Teeth whitening — who can provide the service in our state and who can’t — is now the subject of a U.S. Supreme Court case. The N.C. Board of Dental Examiners wants to keep non-dentists from providing the service. Carolina Journal reported on the case/issue in 2012.

The eight-member dental board was created by the General Assembly to regulate the practice of dentistry. The board has justified tougher enforcement by pointing to a subsection of state law that defines practicing dentistry as including the removal of “stains, accretions, or deposits from human teeth.” In the board’s view, teeth whitening is deemed a dental treatment that can be provided only by a state-licensed dentist.

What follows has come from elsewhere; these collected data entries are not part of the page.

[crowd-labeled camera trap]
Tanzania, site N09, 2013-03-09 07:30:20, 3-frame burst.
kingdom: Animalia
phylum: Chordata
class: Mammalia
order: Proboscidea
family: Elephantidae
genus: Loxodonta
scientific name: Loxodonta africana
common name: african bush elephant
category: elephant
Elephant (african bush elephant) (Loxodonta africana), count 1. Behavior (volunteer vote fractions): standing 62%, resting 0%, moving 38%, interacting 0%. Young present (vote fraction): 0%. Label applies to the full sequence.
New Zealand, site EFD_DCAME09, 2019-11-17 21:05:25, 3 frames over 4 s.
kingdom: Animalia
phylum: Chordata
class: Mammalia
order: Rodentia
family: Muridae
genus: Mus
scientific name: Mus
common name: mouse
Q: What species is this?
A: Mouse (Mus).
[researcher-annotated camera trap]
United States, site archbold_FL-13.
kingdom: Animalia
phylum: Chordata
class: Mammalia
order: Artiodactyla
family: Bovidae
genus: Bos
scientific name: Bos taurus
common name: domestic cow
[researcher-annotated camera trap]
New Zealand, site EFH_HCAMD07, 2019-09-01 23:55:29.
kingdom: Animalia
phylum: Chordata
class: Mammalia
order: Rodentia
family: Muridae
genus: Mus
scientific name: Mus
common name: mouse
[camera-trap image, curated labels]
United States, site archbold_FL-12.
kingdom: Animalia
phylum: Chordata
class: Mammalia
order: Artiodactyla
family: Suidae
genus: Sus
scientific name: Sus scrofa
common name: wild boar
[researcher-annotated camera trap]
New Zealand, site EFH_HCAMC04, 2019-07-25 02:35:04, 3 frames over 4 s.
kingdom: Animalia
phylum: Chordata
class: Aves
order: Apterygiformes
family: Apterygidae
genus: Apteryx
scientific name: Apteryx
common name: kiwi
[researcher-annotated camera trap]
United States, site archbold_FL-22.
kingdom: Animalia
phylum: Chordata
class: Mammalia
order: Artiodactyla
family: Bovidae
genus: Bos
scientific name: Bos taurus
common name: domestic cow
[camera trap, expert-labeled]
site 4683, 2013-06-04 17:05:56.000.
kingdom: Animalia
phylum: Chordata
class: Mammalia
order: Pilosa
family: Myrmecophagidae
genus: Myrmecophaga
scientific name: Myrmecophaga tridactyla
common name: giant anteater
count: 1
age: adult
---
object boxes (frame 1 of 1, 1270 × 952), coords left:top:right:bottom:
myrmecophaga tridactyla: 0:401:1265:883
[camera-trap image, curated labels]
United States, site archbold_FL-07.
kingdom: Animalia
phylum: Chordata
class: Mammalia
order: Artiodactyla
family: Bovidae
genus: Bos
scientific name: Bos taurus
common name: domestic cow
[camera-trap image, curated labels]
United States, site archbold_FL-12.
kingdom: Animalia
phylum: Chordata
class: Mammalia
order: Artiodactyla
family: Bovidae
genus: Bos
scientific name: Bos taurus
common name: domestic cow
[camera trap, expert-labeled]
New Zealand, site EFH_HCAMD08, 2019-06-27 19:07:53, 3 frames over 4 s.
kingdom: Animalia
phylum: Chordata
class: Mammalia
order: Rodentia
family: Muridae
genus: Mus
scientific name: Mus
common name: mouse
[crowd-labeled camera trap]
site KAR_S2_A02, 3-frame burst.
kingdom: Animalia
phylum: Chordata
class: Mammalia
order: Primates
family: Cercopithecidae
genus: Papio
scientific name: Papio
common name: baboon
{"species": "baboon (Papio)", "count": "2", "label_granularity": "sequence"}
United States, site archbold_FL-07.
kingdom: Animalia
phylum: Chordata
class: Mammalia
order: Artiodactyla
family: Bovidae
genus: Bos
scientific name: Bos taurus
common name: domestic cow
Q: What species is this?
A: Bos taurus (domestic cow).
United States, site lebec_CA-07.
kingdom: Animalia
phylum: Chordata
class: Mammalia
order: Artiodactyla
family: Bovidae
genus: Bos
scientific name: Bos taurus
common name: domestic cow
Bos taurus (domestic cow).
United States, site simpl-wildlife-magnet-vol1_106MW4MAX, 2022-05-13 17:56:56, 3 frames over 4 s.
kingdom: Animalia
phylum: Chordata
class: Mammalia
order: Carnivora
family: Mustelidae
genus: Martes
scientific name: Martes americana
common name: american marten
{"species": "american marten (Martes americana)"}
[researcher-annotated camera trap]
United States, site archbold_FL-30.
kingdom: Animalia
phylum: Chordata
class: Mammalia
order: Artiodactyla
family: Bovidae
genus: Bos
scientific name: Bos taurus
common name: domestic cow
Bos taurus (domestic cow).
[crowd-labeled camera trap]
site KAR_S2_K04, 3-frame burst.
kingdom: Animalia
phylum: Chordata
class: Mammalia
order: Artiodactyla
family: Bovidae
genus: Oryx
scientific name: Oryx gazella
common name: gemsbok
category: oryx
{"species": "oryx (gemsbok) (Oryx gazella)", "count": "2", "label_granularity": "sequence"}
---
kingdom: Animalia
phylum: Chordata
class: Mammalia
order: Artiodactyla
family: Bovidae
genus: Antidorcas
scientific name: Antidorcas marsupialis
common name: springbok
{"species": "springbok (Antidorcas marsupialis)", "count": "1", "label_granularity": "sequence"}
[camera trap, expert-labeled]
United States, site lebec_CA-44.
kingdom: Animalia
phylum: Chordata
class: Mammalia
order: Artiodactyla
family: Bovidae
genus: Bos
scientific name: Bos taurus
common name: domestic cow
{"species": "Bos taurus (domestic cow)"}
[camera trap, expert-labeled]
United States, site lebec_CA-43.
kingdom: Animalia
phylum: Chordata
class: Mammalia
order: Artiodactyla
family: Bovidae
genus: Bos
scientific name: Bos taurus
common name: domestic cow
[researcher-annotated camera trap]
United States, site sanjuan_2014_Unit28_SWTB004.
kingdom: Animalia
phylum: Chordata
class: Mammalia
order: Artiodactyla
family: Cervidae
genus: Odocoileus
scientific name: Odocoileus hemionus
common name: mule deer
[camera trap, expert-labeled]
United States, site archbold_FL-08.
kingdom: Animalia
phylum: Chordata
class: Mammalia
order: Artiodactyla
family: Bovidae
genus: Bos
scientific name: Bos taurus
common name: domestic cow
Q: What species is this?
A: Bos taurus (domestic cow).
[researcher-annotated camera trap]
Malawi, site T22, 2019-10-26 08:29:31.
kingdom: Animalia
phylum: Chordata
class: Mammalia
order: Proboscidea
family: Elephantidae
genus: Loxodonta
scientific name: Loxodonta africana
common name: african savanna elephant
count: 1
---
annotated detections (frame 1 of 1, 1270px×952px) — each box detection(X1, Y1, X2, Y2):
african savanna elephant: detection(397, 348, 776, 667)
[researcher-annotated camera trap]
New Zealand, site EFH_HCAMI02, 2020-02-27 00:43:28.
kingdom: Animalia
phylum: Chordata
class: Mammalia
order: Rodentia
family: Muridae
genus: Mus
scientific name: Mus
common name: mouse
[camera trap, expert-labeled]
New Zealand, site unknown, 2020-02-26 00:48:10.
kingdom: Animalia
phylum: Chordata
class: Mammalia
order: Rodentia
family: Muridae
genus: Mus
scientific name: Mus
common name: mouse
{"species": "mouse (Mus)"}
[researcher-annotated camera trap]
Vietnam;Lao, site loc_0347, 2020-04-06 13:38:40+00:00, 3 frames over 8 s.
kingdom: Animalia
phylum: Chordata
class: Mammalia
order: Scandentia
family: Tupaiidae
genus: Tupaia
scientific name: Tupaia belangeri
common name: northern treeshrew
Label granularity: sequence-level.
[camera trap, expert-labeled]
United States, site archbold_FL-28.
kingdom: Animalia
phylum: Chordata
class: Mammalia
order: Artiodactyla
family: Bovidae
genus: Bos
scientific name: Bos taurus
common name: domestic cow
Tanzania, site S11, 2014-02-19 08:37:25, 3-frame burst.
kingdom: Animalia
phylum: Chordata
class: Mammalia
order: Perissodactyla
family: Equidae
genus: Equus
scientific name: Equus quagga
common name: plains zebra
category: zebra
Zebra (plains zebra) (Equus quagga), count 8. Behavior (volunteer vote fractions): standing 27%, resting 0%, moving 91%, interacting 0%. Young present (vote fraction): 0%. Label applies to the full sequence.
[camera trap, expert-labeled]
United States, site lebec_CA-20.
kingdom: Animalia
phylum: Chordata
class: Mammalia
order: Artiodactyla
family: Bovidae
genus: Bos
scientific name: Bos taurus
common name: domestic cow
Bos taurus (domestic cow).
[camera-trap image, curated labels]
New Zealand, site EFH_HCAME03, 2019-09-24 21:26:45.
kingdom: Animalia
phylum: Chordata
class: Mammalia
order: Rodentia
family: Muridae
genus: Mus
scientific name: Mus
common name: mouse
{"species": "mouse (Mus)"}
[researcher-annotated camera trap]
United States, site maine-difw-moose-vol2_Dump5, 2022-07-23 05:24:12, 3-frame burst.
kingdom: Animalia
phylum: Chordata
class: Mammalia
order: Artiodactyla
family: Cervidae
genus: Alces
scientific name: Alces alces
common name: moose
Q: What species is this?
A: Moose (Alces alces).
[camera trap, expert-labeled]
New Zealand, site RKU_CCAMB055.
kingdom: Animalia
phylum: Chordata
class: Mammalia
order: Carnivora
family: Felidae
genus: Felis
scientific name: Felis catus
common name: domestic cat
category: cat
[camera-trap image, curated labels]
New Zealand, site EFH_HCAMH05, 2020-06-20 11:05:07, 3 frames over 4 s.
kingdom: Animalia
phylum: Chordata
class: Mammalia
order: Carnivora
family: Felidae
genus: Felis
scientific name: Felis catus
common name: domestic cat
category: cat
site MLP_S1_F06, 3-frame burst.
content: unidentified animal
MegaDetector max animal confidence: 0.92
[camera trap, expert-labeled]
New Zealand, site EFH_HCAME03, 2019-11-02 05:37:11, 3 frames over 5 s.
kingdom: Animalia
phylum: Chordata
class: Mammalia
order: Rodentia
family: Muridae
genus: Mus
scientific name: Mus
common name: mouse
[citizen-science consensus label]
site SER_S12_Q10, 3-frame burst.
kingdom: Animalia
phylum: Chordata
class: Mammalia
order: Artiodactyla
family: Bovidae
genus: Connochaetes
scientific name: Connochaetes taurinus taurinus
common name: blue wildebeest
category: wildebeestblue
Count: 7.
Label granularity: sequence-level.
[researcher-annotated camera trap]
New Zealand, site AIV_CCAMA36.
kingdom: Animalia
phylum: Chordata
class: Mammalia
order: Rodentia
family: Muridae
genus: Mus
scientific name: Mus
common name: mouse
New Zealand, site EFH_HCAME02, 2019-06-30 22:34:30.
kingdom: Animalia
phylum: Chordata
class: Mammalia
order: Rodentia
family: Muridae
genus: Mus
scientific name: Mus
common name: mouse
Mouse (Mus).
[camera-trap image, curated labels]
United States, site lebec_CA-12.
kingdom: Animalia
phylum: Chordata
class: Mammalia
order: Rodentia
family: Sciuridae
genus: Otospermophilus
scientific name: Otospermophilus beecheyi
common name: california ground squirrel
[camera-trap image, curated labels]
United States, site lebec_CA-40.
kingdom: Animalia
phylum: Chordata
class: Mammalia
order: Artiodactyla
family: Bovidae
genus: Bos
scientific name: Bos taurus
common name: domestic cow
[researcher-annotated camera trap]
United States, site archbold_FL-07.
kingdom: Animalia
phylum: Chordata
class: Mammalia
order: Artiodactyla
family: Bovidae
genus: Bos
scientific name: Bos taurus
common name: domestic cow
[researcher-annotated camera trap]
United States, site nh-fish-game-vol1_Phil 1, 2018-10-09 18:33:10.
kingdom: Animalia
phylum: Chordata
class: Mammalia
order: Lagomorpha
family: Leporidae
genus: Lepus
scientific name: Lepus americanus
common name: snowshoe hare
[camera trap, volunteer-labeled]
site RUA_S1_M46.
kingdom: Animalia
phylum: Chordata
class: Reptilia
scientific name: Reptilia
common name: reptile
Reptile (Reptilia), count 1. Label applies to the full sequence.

Entrepreneurs, however, say they are being targeted unfairly and forced out of business for applying the same teeth-whitening products that are sold over the counter as cosmetics. Consumers can purchase the products — which are approved for use by the Food and Drug Administration — online or in stores and apply to their teeth at home without a prescription or professional supervision.

Joyce Osborn, president and founder of the Alabama-based Council for Cosmetic Teeth Whitening, a trade association, told Carolina Journal that the issue is not about public health or safety, or even a concern that non-dentists are motivated only by financial self-interest, as the N.C. dental board asserts. Osborn says dentists want to maintain a lucrative monopoly and protect their own revenues from lower-cost competitors. Dentists charge as much as $300 to $700 per treatment, whereas some non-dentists offer the service for less than $100.

Osborn, who invented and markets an FDA-cleared teeth-whitening system, says she’s battled the N.C. dental board and other state boards for several years. “That’s why I founded the council,” Osborn said, “to inform and help members on issues of safety, training, best practices, and appropriate marketing.”

What’s really at play is whether or not there should be competition in the marketplace for these services. And, as you might expect, there are some who don’t like competition. They’d rather circle the wagons and keep everyone else out.

We’ll see what the Supreme Court has to say about it.